Aufgaben →
**a.** Schreibe den Textauszug zwischen „Der Koalitionsvertrag steht, die“ und „und Fach sein.“, beide eingeschlossen, neu und setze dabei „Regierungsvertrag“ anstelle von „Koalitionsvertrag“ ein.
**b.** Welche Prozentwerte kommen im Textauszug vor? Führe alle auf.

Textauszug →

Der Koalitionsvertrag steht, die Spitzen von CDU/CSU und SPD sind stolz auf ihr Werk. An der Basis der Parteien sieht man das nicht so eindeutig. Ende des Monats soll alles unter Dach und Fach sein.
Vier Wochen haben sie gebraucht, erst in großen Arbeitsgruppen, dann im kleinen Spitzenkreis. Jetzt steht der Koalitionsvertrag, 144 Seiten stark. Die Spitzen von Union und SPD zeigten sich zufrieden über ihr Werk. Jetzt hängt es noch an den Parteien. Die CSU hatte es nicht nur besonders eilig, sondern auch einfach. Es brauchte nur die Zustimmung des erweiterten Parteivorstands, und die kam bereits einen Tag nach Vorstellung der schriftlichen Vereinbarungen. Bei der großen Schwester CDU soll ein „kleiner Parteitag“ darüber befinden, und bei der SPD gibt es gleich eine Mitgliederbefragung aller knapp 400.000 Genossinnen und Genossen.
Der kleine CDU-Parteitag am 28. April in Berlin wird noch mal als Ventil für den aufgestauten Frust in den breiten Gliederungen der CDU herhalten müssen. Dieser ist vielschichtig, zu allererst ist es die Enttäuschung über das Ergebnis am Wahlabend. 28,6 Prozent sind zwar schon besser als 24,2 Prozent vom September 2021, aber eben nicht die erwarteten 35 Prozent, nicht einmal mindestens eine „3“ vorne.
Die Manöver in der Migrationspolitik während des Wahlkampfs haben offensichtlich nicht dazu geführt, Wählerinnen und Wähler von der AfD zu gewinnen. Im Gegenteil wanderten gut eine Million Unionswähler zur AfD. Außerdem zog Friedrich Merz mit dem Antrags- und Abstimmungsmanöver erhebliche Proteste auf sich und seine Partei, nicht zuletzt auch aus den Reihen der SPD. Zudem sorgte Merz noch kurz vor der Wahl mit Äußerungen für erheblichen Ärger bei den Grünen. Für viele Beobachter unverständlich, war doch absehbar, dass die Union auf mindestens eine, womöglich sogar beide zur Regierungsbildung angewiesen sein könnte.
In der eigenen Partei hat sich erheblicher Unmut breitgemacht, als Merz nach der Wahl in atemberaubendem Tempo Bekenntnisse zur Schuldenbremse hinter sich ließ. Nun bestreitet kaum jemand die Notwendigkeit massiver Investitionen in Bundeswehr und Infrastruktur, aber die „Schuldenorgie“ irritiert und verärgert die, die zuvor noch für etwas anderes gekämpft haben.
„Wir haben im Wahlkampf in der Kälte genau das Gegenteil den Wählerinnen und Wähler gesagt“, heißt es wörtlich in einem Brandbrief der Jungen Union Köln. Selbst der bislang weitgehend unbekannte Vorsitzende der Jungen Union, Johannes Winkel, tauchte plötzlich per „Süddeutscher Zeitung“ im Licht der öffentlichen Aufmerksamkeit auf und erklärte, dass es gut sein könnte, dass sein Jugendverband diesen „sozialdemokratischen Kurs“ des Bundesvorsitzenden auf dem kleinen Parteitag nicht mittragen werde.

Vorliegende Angaben →
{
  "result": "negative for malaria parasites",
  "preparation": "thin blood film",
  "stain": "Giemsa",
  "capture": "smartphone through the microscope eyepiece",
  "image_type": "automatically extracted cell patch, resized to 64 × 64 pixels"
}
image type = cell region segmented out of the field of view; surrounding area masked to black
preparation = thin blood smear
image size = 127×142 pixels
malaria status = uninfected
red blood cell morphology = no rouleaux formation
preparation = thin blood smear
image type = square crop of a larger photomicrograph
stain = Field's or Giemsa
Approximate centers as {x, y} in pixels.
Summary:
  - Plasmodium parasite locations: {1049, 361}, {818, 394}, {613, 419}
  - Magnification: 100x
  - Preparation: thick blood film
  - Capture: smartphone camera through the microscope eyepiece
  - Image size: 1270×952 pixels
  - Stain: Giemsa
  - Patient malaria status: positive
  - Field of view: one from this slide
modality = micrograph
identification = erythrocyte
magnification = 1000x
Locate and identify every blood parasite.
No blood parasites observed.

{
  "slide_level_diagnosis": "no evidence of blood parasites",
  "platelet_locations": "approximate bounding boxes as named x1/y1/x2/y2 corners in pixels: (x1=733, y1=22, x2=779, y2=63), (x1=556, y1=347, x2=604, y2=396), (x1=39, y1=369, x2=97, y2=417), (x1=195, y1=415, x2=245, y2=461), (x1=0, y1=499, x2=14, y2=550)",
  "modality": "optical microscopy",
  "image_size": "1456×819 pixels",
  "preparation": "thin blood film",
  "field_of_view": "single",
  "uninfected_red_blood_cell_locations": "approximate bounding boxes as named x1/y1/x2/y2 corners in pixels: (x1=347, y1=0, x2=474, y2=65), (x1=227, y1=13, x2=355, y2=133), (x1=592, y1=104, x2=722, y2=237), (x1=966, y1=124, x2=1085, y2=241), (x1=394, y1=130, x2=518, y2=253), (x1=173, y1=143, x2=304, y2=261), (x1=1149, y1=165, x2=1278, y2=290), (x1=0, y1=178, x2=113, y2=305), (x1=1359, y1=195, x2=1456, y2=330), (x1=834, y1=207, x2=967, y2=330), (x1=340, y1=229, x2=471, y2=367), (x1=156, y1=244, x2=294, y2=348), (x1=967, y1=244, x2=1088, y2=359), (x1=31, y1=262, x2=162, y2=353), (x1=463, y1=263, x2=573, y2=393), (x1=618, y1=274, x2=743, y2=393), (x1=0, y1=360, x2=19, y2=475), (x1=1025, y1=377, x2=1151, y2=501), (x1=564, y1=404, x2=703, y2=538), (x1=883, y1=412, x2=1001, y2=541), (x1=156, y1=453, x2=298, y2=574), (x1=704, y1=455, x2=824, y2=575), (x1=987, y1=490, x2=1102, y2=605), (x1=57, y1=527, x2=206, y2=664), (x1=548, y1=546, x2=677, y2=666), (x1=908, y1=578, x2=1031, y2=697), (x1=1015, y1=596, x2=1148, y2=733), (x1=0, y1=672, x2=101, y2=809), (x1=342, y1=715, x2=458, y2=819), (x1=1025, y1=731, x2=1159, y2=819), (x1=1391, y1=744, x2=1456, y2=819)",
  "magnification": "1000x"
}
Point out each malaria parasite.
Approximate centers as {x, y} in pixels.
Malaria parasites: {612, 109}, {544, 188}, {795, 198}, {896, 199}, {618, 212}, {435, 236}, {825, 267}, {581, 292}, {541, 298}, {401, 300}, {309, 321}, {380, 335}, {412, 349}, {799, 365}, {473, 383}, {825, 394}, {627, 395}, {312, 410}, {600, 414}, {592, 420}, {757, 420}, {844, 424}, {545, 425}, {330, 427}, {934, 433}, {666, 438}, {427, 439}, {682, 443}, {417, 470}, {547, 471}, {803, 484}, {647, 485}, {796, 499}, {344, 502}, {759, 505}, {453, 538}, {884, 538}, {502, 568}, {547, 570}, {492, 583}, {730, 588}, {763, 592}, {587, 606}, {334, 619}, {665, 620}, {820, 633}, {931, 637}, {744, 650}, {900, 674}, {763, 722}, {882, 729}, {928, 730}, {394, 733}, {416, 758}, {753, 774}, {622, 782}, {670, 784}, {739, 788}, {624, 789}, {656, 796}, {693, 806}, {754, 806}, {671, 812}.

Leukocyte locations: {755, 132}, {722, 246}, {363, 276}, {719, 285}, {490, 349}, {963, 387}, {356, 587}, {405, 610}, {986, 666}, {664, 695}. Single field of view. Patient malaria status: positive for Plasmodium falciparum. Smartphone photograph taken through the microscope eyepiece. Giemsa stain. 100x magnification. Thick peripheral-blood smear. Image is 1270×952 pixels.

Lösungen →
**a.**
Der Regierungsvertrag steht, die Spitzen von CDU/CSU und SPD sind stolz auf ihr Werk. An der Basis der Parteien sieht man das nicht so eindeutig. Ende des Monats soll alles unter Dach und Fach sein.

**b.** 28,6 Prozent, 24,2 Prozent, 35 Prozent